H. Ao incumprir esta verdadeira “obrigação de procedimento”, a A.F. violou a lei, e preteriu uma formalidade legal, que por integrar meios de tutela dos interesses do contribuinte, é rotulado como “formalidade essencial”.

I. Dito de outro modo: atendendo a que na óptica da A.F., o valor total das vendas efectuadas é superior ao valor das vendas contabilizadas pela Alegante, no montante de € 1.050.333,80, também e correlativamente, o valor dos custos, seria superior, face ao valor efectivamente contabilizado, embora na devida proporção.

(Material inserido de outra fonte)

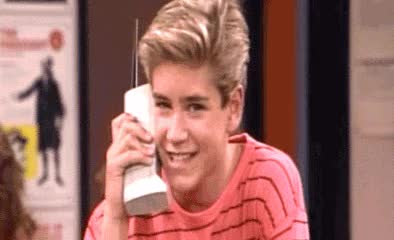 Watch and share Zack Morris Phone GIFs on Gfycat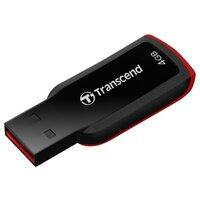 Transcend JetFlash 360 4Gb Rtl - USB Flash drive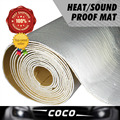 "2pcs 4""x40"" 10cmx100cm car Deadening Deadener FOIL Heat Insulation Proof Shield Mat Sound Control Proofing Aluminium Muffler PAD"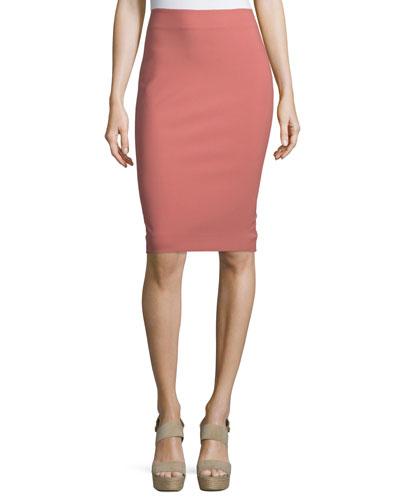 Aisling Pencil Skirt, Pink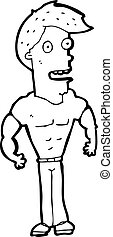 cartoon muscle man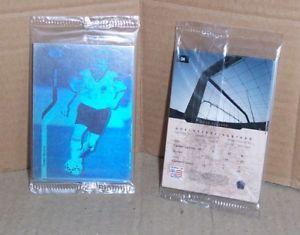 ホビー・スポーツ・美術, トレーディングカード  1994ud world cup soccer german hologram complete setof 6cards unopened1994 ud world cup soccer german hologram complete se
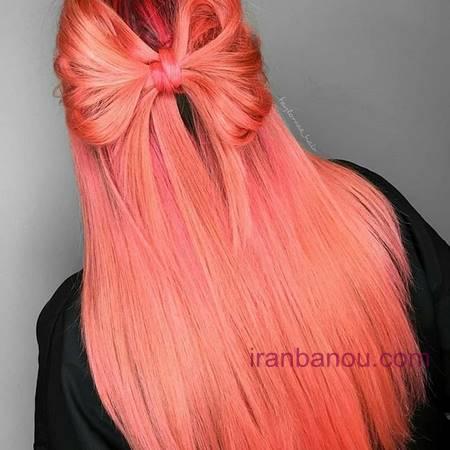 رنگ موی فانتزی صورتی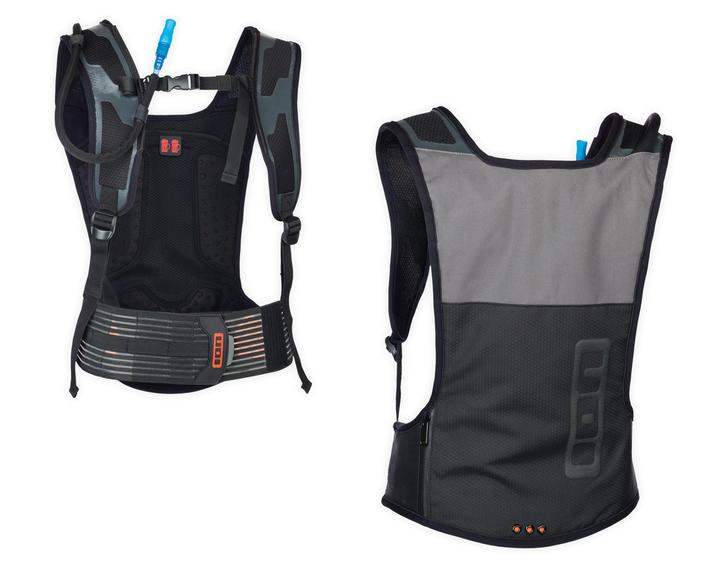 Hydration Vest Comp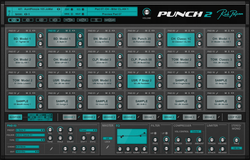 Rob Papen Punch 2 interface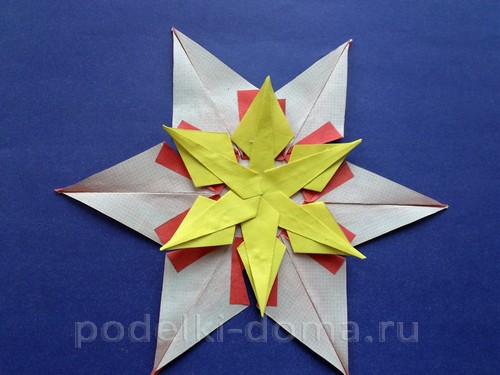 zvezda iz moduley11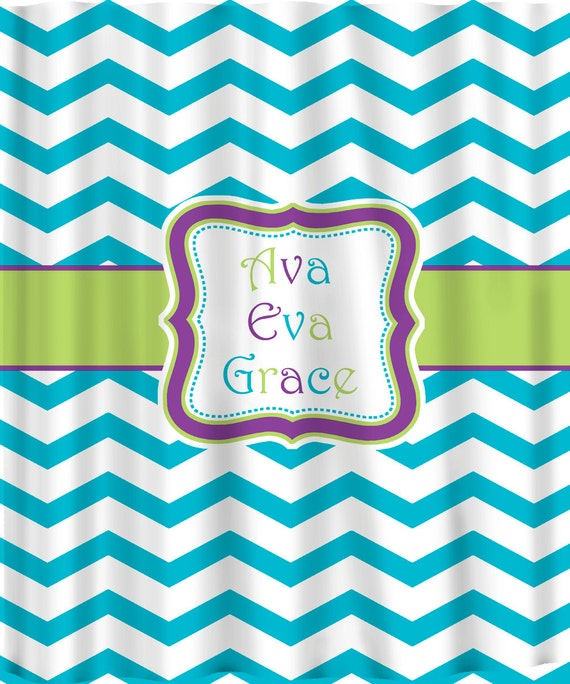 Personalized Shower Curtain - Turquoise & White Chevron with Your accent colors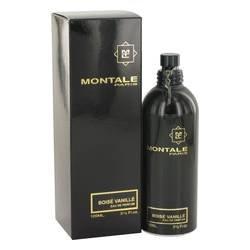 Montale Boise Vanille Eau De Parfum Spray By Montale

J. Assim, se por força das correcções efectuadas pela A.F., como se logrou demonstrar nos Autos, o valor das vendas sofreu um acréscimo de € 1.050.333,80, pela mesma ordem de razões, também o valor contabilizado nos custos suportados deveria ter sofrido um aumento proporcional.

K. Agindo de forma inversa, a A.F., caiu no intolerável erro de na determinação da matéria tributável de IRC apenas considerar os proveitos de cada um dos exercício em exame, sem ponderar os gastos apurados para os mesmos anos económicos, contrariando as mais elementares regras de determinação do lucro tributável para efeito de IRC, com expressão legal nos arts. 17º, 20º e 23º do CIRC.

L. Salvo o devido respeito, a Sentença a quo, incorre em erro de julgamento, por incorrecta apreciação e valoração da prova produzida, com a consequente errada aplicação do direito.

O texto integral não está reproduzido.